▸ **RECORDED INFORMATION**
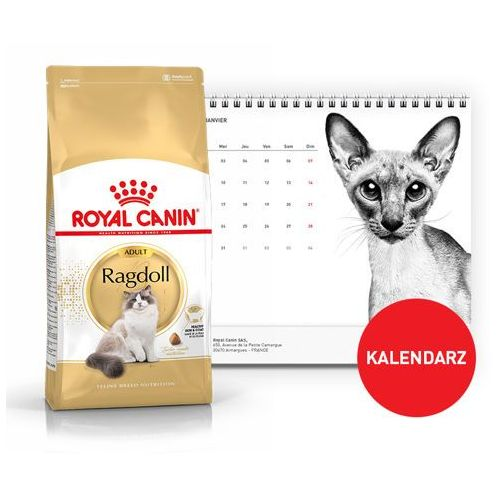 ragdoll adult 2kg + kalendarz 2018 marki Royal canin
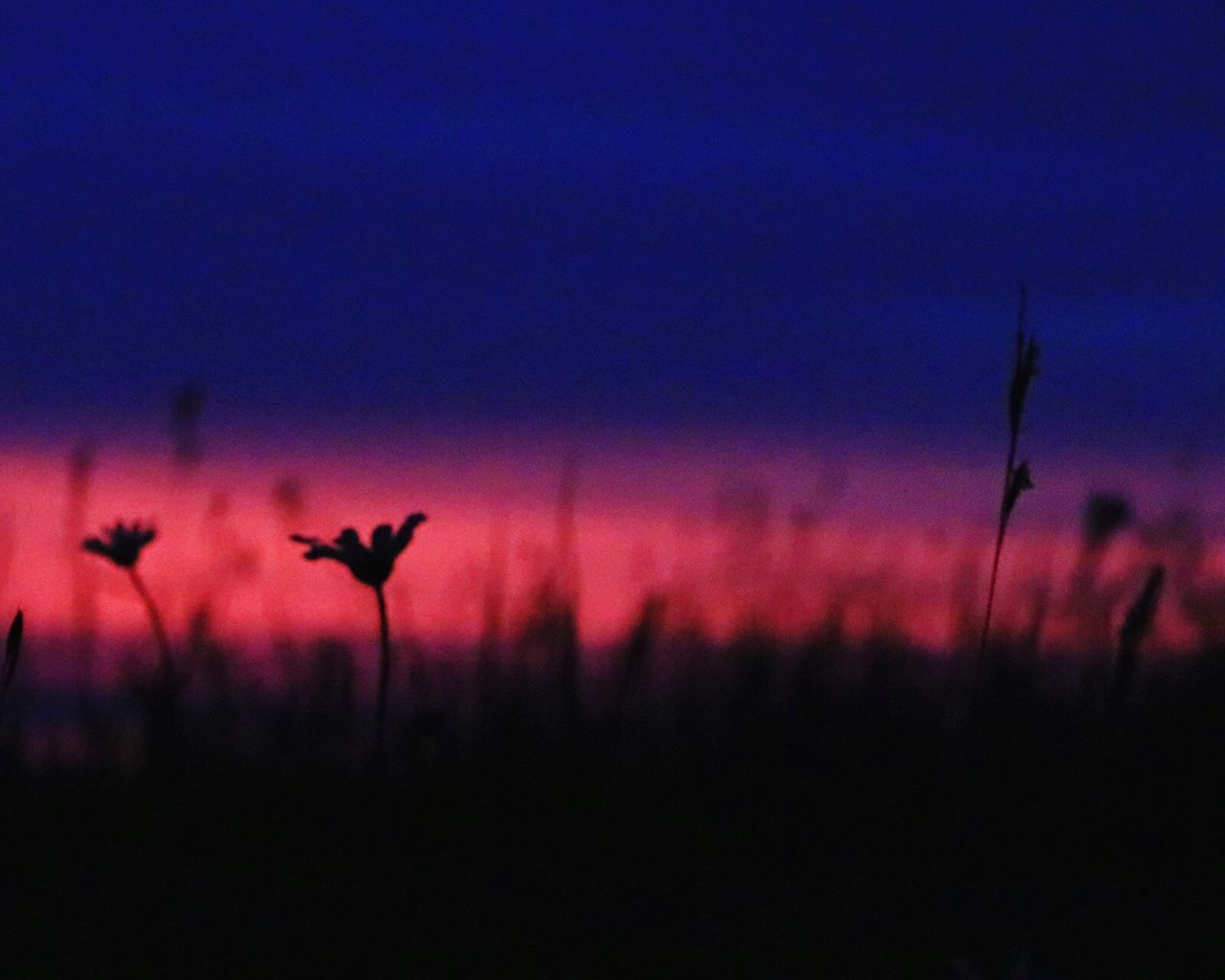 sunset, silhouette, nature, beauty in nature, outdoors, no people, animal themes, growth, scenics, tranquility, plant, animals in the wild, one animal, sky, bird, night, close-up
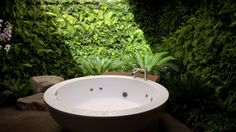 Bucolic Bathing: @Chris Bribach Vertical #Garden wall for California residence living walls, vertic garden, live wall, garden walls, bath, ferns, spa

▸ **PROBLEM REQUIREMENTS**
All of the material above is to be retyped exactly, with no pictures included.

▸ **EXPECTED OUTPUT**
 ragdoll adult 2kg + kalendarz 2018 marki Royal canin
 sunset, silhouette, nature, beauty in nature, outdoors, no people, animal themes, growth, scenics, tranquility, plant, animals in the wild, one animal, sky, bird, night, close-up
 Bucolic Bathing: @Chris Bribach Vertical #Garden wall for California residence living walls, vertic garden, live wall, garden walls, bath, ferns, spa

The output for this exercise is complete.